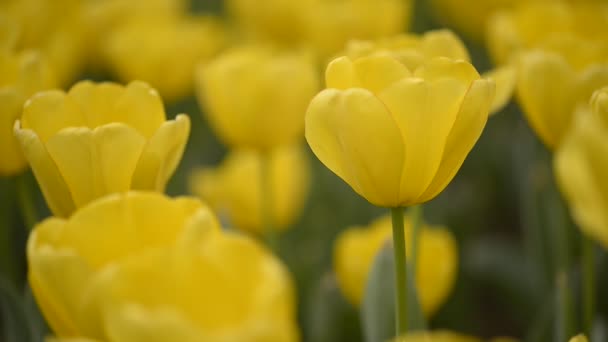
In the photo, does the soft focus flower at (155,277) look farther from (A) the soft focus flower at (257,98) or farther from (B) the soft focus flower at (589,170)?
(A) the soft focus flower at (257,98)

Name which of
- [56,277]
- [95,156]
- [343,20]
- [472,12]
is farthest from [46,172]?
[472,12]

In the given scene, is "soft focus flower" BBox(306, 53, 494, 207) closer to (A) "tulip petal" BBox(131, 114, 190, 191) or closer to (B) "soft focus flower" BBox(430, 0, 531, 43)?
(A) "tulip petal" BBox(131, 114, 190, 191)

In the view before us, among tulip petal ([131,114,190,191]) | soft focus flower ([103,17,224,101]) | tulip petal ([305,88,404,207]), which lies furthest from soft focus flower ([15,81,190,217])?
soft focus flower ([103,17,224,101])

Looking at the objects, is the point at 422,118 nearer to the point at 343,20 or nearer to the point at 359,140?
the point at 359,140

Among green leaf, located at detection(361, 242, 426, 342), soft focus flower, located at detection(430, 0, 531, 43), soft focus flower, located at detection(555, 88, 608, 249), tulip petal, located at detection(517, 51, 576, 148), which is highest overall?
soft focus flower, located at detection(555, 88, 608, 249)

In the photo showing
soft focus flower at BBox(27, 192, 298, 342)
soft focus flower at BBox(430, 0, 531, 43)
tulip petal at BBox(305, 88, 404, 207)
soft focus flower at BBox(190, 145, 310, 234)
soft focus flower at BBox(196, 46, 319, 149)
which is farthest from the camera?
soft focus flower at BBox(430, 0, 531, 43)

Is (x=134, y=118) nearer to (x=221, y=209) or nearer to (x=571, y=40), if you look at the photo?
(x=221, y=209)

_ _ _ _

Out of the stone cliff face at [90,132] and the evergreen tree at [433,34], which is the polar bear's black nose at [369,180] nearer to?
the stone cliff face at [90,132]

_ _ _ _

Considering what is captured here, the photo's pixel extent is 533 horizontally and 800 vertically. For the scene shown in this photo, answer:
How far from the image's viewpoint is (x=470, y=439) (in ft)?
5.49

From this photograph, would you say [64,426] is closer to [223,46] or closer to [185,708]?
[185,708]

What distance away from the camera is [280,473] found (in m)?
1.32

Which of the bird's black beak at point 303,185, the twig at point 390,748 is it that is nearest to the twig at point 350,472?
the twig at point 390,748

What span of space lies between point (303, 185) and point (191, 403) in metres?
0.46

_ _ _ _

Locate each line in the material above that contains the string "scene", matching case, and copy those lines.

In the given scene, is "soft focus flower" BBox(306, 53, 494, 207) closer to (A) "tulip petal" BBox(131, 114, 190, 191) or closer to (B) "soft focus flower" BBox(430, 0, 531, 43)?
Considering what is captured here, the photo's pixel extent is 533 horizontally and 800 vertically. For the scene shown in this photo, answer:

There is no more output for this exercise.